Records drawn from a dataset
+ + + + + + +

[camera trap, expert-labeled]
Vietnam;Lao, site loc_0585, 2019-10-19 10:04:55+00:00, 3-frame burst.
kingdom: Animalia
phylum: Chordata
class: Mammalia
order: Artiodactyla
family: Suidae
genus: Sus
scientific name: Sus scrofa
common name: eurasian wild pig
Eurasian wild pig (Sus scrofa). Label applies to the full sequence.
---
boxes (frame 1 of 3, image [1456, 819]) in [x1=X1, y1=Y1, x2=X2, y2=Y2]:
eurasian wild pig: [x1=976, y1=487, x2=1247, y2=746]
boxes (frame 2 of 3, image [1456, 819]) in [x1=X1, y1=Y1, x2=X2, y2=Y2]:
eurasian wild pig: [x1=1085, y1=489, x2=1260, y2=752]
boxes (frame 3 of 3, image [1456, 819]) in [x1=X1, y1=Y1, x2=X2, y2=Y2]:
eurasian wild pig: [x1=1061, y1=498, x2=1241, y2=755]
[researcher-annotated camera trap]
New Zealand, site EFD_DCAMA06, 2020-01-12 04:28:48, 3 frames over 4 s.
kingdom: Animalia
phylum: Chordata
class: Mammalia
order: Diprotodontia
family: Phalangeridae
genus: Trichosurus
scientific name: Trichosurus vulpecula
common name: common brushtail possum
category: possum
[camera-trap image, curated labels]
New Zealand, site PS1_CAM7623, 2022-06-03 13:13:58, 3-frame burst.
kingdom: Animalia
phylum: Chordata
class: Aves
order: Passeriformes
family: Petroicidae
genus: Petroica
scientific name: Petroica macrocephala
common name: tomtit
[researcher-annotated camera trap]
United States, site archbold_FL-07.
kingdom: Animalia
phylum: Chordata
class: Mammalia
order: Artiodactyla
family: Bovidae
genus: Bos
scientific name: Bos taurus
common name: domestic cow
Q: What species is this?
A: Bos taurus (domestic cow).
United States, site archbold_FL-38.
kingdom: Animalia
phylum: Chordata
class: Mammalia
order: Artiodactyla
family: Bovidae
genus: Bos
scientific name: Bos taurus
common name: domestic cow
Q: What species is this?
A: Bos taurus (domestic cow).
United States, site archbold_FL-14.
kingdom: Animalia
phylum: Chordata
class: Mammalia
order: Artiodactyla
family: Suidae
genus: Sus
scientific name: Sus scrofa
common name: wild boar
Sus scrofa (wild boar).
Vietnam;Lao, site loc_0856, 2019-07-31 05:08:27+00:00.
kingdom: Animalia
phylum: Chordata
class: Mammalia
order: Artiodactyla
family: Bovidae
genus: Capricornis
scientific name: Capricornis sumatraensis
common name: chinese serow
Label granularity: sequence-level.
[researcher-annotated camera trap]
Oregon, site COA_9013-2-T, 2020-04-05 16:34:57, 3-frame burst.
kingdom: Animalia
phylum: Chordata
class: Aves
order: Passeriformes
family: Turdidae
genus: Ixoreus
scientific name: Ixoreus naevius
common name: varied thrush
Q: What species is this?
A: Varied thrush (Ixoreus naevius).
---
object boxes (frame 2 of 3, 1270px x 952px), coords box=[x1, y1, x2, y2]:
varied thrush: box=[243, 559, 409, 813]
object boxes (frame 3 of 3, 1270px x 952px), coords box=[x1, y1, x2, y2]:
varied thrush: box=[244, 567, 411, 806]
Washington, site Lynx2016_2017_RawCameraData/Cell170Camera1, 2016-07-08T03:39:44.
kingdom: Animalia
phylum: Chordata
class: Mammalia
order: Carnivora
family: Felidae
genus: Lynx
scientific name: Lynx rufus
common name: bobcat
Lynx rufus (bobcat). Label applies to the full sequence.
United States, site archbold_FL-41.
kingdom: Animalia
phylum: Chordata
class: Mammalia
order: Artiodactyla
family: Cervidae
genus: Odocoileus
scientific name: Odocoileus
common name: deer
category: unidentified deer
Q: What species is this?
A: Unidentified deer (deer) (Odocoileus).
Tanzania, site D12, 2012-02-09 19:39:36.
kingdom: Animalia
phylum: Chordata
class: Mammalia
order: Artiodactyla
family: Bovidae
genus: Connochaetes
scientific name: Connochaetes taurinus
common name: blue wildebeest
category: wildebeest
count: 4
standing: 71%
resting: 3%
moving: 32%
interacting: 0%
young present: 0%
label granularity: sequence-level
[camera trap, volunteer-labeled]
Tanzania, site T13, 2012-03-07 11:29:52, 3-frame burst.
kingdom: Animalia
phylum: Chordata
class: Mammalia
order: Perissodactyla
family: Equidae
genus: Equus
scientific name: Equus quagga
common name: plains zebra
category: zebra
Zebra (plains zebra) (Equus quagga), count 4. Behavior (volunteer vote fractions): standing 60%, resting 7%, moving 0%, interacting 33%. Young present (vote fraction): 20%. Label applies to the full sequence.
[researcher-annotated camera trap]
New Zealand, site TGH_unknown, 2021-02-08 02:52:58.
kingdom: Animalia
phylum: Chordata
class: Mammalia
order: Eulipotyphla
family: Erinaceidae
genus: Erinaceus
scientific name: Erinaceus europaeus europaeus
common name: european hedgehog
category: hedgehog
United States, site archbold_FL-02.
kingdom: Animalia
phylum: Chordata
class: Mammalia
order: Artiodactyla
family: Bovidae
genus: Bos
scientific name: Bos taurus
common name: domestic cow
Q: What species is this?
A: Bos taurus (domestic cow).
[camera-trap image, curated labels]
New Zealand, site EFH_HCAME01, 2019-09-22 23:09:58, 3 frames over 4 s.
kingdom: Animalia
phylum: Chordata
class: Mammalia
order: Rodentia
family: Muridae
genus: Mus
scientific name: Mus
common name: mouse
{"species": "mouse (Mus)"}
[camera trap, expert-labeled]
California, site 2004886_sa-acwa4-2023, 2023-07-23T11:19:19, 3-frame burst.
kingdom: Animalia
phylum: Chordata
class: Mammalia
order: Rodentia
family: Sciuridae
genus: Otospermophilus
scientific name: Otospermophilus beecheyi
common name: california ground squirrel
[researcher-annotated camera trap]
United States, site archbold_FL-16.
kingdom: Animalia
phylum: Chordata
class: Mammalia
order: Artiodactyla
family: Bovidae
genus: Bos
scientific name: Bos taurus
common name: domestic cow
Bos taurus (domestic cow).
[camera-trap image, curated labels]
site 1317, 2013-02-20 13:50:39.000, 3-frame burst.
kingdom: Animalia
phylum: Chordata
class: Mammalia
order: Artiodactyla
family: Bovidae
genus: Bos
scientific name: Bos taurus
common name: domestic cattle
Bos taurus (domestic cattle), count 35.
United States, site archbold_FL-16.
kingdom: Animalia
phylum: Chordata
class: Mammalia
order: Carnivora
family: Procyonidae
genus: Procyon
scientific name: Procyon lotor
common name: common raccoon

+ + + + + + +

» AIM OF THE EXERCISE: Restate the data verbatim through the "genus: Petroica" line.

» THE COMPLETED TASK:
[camera trap, expert-labeled]
Vietnam;Lao, site loc_0585, 2019-10-19 10:04:55+00:00, 3-frame burst.
kingdom: Animalia
phylum: Chordata
class: Mammalia
order: Artiodactyla
family: Suidae
genus: Sus
scientific name: Sus scrofa
common name: eurasian wild pig
Eurasian wild pig (Sus scrofa). Label applies to the full sequence.
---
boxes (frame 1 of 3, image [1456, 819]) in [x1=X1, y1=Y1, x2=X2, y2=Y2]:
eurasian wild pig: [x1=976, y1=487, x2=1247, y2=746]
boxes (frame 2 of 3, image [1456, 819]) in [x1=X1, y1=Y1, x2=X2, y2=Y2]:
eurasian wild pig: [x1=1085, y1=489, x2=1260, y2=752]
boxes (frame 3 of 3, image [1456, 819]) in [x1=X1, y1=Y1, x2=X2, y2=Y2]:
eurasian wild pig: [x1=1061, y1=498, x2=1241, y2=755]
[researcher-annotated camera trap]
New Zealand, site EFD_DCAMA06, 2020-01-12 04:28:48, 3 frames over 4 s.
kingdom: Animalia
phylum: Chordata
class: Mammalia
order: Diprotodontia
family: Phalangeridae
genus: Trichosurus
scientific name: Trichosurus vulpecula
common name: common brushtail possum
category: possum
[camera-trap image, curated labels]
New Zealand, site PS1_CAM7623, 2022-06-03 13:13:58, 3-frame burst.
kingdom: Animalia
phylum: Chordata
class: Aves
order: Passeriformes
family: Petroicidae
genus: Petroica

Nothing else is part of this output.